En el viaje a Washington logramos convencerlos que el contingente militar estadounidense perfectamente podría alojarse en Palmerola –en hangares separados para su comodidad– pero bajo autoridad hondureña respetando la soberanía nacional. A los días vino lo del CREM. Un complejo de adiestramiento a soldados del gobierno salvadoreño enfrentado militarmente con la guerrilla. Igual, objetamos la exigencia: Involucrar más a Honduras en el conflicto de los vecinos. Entrenar soldados de un ejército con cuyo país todavía no estaban resueltos los diferendos fronterizos. Si el deseo era ayudar con entrenamiento, bien podían darlo –obviando lo barato de hacerlo en territorio hondureño– fuera de acá. Esa oposición nos granjeó mayor animosidad del jefe de las FF. AA. No del jefe de la Fuerza Aérea quien otra vez nos manifestó que se cometía un error. Terminaron montando el CREM, un desacierto que ocasionó serios perjuicios al país. Y de tanto ir el cántaro al agua, al fin le llegó la hora.

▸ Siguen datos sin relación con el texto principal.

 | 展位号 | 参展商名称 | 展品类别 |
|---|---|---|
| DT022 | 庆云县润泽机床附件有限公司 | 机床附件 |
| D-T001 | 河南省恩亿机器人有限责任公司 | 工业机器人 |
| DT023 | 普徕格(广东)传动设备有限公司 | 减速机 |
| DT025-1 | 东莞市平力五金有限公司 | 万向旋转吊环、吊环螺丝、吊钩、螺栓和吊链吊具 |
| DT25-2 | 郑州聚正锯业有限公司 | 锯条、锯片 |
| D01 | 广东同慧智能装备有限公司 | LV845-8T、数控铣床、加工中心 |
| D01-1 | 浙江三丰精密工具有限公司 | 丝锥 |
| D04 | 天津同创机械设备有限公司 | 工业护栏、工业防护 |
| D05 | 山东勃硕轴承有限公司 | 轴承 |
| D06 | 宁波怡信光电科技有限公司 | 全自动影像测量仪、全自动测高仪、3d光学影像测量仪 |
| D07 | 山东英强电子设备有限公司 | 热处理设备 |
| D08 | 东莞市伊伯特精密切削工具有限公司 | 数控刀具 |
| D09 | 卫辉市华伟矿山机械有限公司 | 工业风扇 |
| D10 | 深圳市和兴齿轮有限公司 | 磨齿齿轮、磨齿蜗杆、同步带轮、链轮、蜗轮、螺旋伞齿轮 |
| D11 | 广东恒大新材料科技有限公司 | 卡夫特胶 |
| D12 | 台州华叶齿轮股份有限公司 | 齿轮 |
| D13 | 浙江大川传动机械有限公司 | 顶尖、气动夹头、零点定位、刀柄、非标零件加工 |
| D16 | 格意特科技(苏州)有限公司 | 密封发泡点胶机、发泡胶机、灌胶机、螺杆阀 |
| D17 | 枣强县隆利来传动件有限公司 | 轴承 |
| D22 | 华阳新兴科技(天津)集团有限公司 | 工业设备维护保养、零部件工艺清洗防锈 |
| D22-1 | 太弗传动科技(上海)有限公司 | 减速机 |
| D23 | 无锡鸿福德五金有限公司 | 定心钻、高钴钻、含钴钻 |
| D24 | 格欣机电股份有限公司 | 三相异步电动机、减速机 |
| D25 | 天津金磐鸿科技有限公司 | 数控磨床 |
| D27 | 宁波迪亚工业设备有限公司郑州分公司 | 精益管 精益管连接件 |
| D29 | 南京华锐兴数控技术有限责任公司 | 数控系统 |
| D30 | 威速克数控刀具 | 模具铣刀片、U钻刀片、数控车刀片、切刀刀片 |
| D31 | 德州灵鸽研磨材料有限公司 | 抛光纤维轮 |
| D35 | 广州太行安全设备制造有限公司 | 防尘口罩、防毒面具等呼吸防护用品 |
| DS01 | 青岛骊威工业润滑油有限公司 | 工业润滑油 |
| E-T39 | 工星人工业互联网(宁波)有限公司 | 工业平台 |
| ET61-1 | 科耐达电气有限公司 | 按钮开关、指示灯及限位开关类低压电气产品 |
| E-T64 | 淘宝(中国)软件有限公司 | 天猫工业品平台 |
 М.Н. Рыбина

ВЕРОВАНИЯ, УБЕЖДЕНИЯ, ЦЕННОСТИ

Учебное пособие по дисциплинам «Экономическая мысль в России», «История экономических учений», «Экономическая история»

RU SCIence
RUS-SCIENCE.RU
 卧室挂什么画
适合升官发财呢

Al general Walter López, en el primer golpe de barracas –contando con la venia presidencial y por supuesto nuestra asistencia– le tocó poner coto a aquella disparidad bicéfala de poder. Un oficial, ya con el mando supremo militar, más respetuoso. No por ello, pese a la fraternal relación con el presidente, impedido de actuar cuando con una llamada –“estamos del lado de la Constitución”– disipó el peligro que para aquellos días gravitaba borrascoso sobre la normalidad jurídica. Como la crisis política –que a ratos no se sabía cuánto era alentada y cuánto el desencuentro por la sucesión– tuvo arreglo, bajo su mediación, cuando las indóciles dirigencias partidarias salieron obedientes y alborozadas de los cuarteles con la “Opción B”: Elecciones internas de los partidos y generales simultáneas. Otros –con mejor recuento de los hechos– resaltarán sus gestos de heroísmo durante la guerra con el vecino país. Nosotros lo conocimos siendo el líder militar carismático, decente y probo, sin las ínfulas indeseables que desvanecen –no a un buen piloto– al surcar aires tan elevados. Posiblemente, en las postreras horas mundanas, al hacer revisión de tropas de la última parada, el general, con la frente elevada al cielo que lo acoge, escuchó a la distancia el toque inconfundible de la diana. Mientras, de esos ecos referentes, en silencio murmuraba las palabras fundacionales de la democracia occidental: “Cuando asumimos ser soldados, no dejamos de ser ciudadanos”.